Comparison with prior work: When benchmarked against previous studies on the same HAM10000 dataset, the proposed approach outperformed the field. Alam et al. (2022) achieved 91% classification accuracy. Srinivasu et al. (2021) reached 90.21% with MobileNet V2 and LSTM. Dhivyaa et al. (2020) reported 97.3% accuracy using decision trees and random forests, but without segmentation. Bibi et al. (2022) achieved 96.7% accuracy. For studies that performed both segmentation and classification, Khan et al. (2021) reached 92.69% segmentation and 90.67% classification accuracy in one study, and 92.25% and 88.39% in another. The proposed model's combined 96.99% segmentation and 97.73% classification accuracy represents a clear improvement over these multi-task baselines.
The ROC curve for the proposed classifier demonstrated strong discriminative ability, with the area under the curve visually approaching 1.0. The confusion matrix showed that the model's errors were predominantly false negatives (melanoma cases classified as non-melanoma), consistent with the 95.67% sensitivity being the lowest of the four metrics. This pattern suggests the model is slightly conservative, which is a trade-off worth examining in clinical deployment where missing melanoma carries severe consequences.
Single-dataset evaluation: All experiments were conducted exclusively on the HAM10000 dataset. While this is a standard benchmark, it represents a specific image acquisition protocol, patient demographics, and lesion distribution. The model's performance on images from different dermatoscopes, lighting conditions, or patient populations remains unknown. Cross-dataset validation (for example, testing on ISIC 2017 or PH2 datasets) would be necessary to establish generalizability.
Binary classification only: The study reduced the seven-class HAM10000 dataset to a binary melanoma vs. non-melanoma task. In clinical practice, distinguishing between all seven lesion types (including basal cell carcinoma, which also requires treatment) is essential. A multi-class extension of the proposed approach would be more clinically relevant but also substantially more challenging, particularly given the severe class imbalance in the original dataset (melanocytic nevi alone account for over 6,700 of the 10,015 images).

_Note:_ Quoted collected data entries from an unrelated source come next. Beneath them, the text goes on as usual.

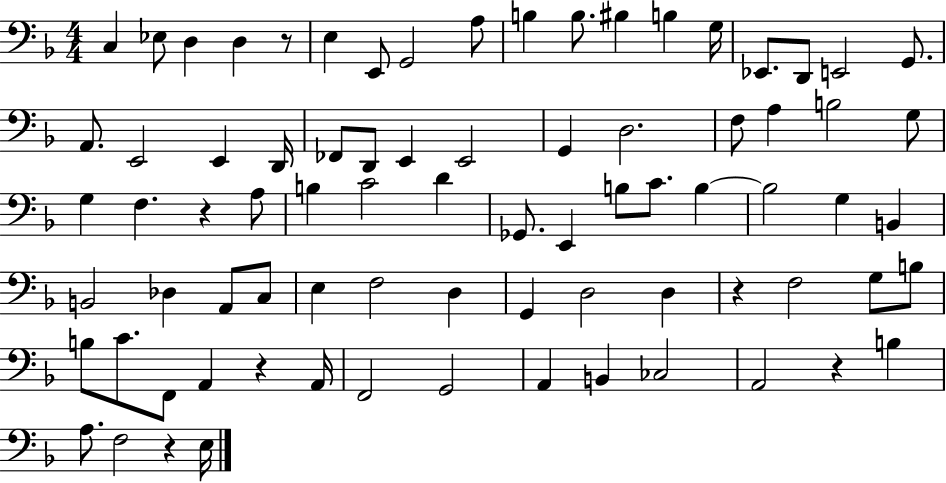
{
  \clef bass
  \numericTimeSignature
  \time 4/4
  \key f \major
  c4 ees8 d4 d4 r8 | e4 e,8 g,2 a8 | b4 b8. bis4 b4 g16 | ees,8. d,8 e,2 g,8. | \break a,8. e,2 e,4 d,16 | fes,8 d,8 e,4 e,2 | g,4 d2. | f8 a4 b2 g8 | \break g4 f4. r4 a8 | b4 c'2 d'4 | ges,8. e,4 b8 c'8. b4~~ | b2 g4 b,4 | \break b,2 des4 a,8 c8 | e4 f2 d4 | g,4 d2 d4 | r4 f2 g8 b8 | \break b8 c'8. f,8 a,4 r4 a,16 | f,2 g,2 | a,4 b,4 ces2 | a,2 r4 b4 | \break a8. f2 r4 e16 | \bar "|."
}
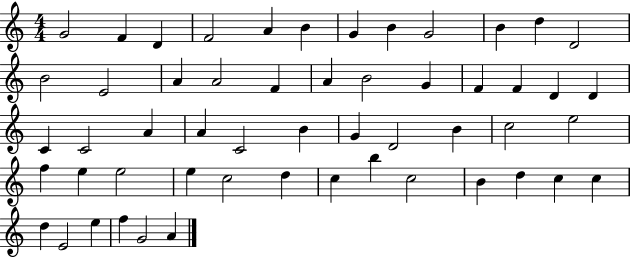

Computational complexity: The pipeline uses three separate deep learning models for classification (DenseNet201, GoogleNet, MobileNetv2) plus a VGG16-based segmentation model and a VDSR super-resolution network. Running five neural networks in sequence introduces significant computational overhead that could limit real-time clinical deployment. The authors do not report inference time or hardware requirements, which are critical for practical implementation in dermatology clinics.
Data augmentation concerns: While augmentation balanced the class distribution, the melanoma class was expanded roughly 8-fold from 1,113 to 8,904 images. Heavy augmentation can lead to the model overfitting to augmented variants of a relatively small set of original melanoma images. The single 80/20 split (rather than k-fold cross-validation) makes it harder to assess the robustness of the reported metrics.
Future directions: The authors plan to explore optimization of the hyperparameters and variables in the proposed approach, specifically the parameters that affect performance. They also intend to investigate transformer architectures (such as Vision Transformers), which have shown strong results in medical image analysis and could potentially replace or augment the CNN-based components. Adapting the proposed multi-task framework to incorporate transformers for either the segmentation or classification stage represents a natural evolution of this work.